---

Ministerie van Defensie



---

Landmachtmilitairen Oirschot naar Bosnië

18-10-2002

Het 17 Pantserinfanteriebataljon Garde Fuseliers Prinses Irene, gelegerd op de Generaal-majoor de Ruyter van Steveninck kazerne te Oirschot, vertrekt dinsdag (22 oktober) naar Bosnië-Herzegovina. Daar vormt de eenheid, als 1 (NL) Mechbat GFPI met bijna zevenhonderd manschappen vanaf begin november het leeuwendeel van de Nederlandse bijdrage aan de NAVO-missie Stabilisation Force (SFOR). Onder deze eerste groep militairen bevindt zich ook de bataljonscommandant luitenant-kolonel Harold Jacobs. De rest van het bataljon zal op verschillende data tot en met 8 november volgen. De militairen worden zes maanden in Bosnië gestationeerd waar ze de zogenoemde SFOR-rotatie 12 aflossen. Het personeel van deze groep is vooral afkomstig van 43 Gemechaniseerde Brigade.

De Nederlandse deelname aan SFOR bestaat voor de Koninklijke Landmacht hoofdzakelijk uit een gemechaniseerd bataljon en een logistieke ondersteuningseenheid. Het bataljon heeft als hoofdtaak zorg te dragen voor vrede en veiligheid in het inzetgebied. Dit gebied bestrijkt een oppervlakte ter grootte van de provincie Noord-Brabant. Naast dit gemechaniseerd bataljon levert 13 Gemechaniseerde Brigade uit Oirschot ook de logistieke eenheid, National Support Element (NSE) genaamd. Dit NSE wordt gevormd door 13 Herstelcompagnie uit Oirschot, aangevuld met militairen uit de hele landmacht. Zij vertrekken vanaf 28 oktober en zijn verantwoordelijk voor de logistieke ondersteuning van alle Nederlandse militairen in Bosnië.

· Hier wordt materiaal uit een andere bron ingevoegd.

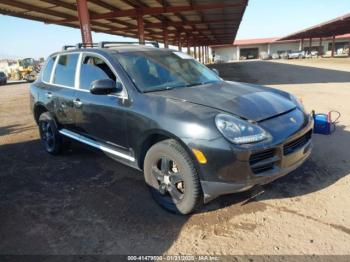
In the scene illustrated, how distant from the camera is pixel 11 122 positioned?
9234mm

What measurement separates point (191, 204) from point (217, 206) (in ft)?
1.44

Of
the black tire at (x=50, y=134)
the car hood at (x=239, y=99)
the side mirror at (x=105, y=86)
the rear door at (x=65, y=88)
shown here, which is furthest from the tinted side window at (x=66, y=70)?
the car hood at (x=239, y=99)

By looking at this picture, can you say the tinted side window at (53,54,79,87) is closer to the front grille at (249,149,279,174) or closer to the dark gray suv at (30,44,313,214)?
the dark gray suv at (30,44,313,214)

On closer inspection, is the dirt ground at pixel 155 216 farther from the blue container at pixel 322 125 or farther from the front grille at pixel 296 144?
the blue container at pixel 322 125

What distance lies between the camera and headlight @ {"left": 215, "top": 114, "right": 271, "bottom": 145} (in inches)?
113

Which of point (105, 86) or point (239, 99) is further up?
point (105, 86)

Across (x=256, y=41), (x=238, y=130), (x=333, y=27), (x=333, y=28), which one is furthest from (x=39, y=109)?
(x=256, y=41)

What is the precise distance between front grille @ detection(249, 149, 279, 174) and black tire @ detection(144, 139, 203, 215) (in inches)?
22.0

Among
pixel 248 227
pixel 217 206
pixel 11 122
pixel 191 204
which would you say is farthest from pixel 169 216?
pixel 11 122

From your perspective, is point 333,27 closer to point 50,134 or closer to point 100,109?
point 50,134

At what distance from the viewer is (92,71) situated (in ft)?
14.2

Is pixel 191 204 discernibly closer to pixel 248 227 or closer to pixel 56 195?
pixel 248 227

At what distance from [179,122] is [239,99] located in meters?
0.80

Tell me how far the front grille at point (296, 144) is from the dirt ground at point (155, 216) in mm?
612
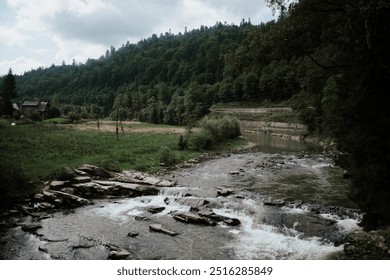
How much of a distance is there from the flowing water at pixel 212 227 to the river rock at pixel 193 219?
40 cm

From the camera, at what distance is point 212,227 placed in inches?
775

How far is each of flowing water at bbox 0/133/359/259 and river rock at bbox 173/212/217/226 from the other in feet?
1.32

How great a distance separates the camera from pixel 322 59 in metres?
19.4

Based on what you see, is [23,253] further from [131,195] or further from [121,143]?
[121,143]

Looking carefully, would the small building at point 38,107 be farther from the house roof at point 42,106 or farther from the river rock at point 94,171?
the river rock at point 94,171

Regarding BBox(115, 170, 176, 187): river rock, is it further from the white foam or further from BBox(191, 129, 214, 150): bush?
BBox(191, 129, 214, 150): bush

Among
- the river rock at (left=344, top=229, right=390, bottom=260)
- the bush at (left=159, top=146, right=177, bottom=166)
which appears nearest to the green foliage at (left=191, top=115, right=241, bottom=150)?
the bush at (left=159, top=146, right=177, bottom=166)

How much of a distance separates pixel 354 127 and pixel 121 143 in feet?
137

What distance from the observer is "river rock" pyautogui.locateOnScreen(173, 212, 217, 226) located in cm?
2023

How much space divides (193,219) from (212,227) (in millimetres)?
1484

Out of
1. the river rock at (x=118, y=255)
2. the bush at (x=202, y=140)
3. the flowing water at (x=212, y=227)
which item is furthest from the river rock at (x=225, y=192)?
the bush at (x=202, y=140)

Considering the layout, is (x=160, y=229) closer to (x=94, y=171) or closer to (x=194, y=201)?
(x=194, y=201)

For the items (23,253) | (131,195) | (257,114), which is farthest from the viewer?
(257,114)

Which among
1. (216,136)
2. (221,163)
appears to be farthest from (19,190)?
(216,136)
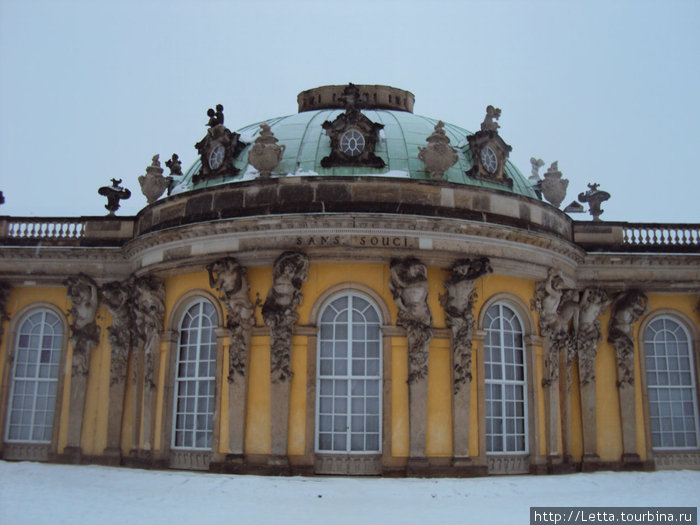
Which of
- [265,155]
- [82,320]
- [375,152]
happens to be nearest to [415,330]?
[375,152]

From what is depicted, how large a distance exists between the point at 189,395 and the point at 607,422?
37.1 ft

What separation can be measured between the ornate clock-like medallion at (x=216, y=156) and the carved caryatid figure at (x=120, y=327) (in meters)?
3.97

Voor de duur van de missie is aan het NSE een Roemeens Transportpeloton toegevoegd en aan 1 (NL) Mechbat GFPI een Bulgaars Infanteriepeloton. Tijdens de in september gehouden eindoefening Rhino Preparation 2002, in de Brabantse Kempen, hebben de Nederlanders, Bulgaren en Roemenen al met elkaar samengewerkt.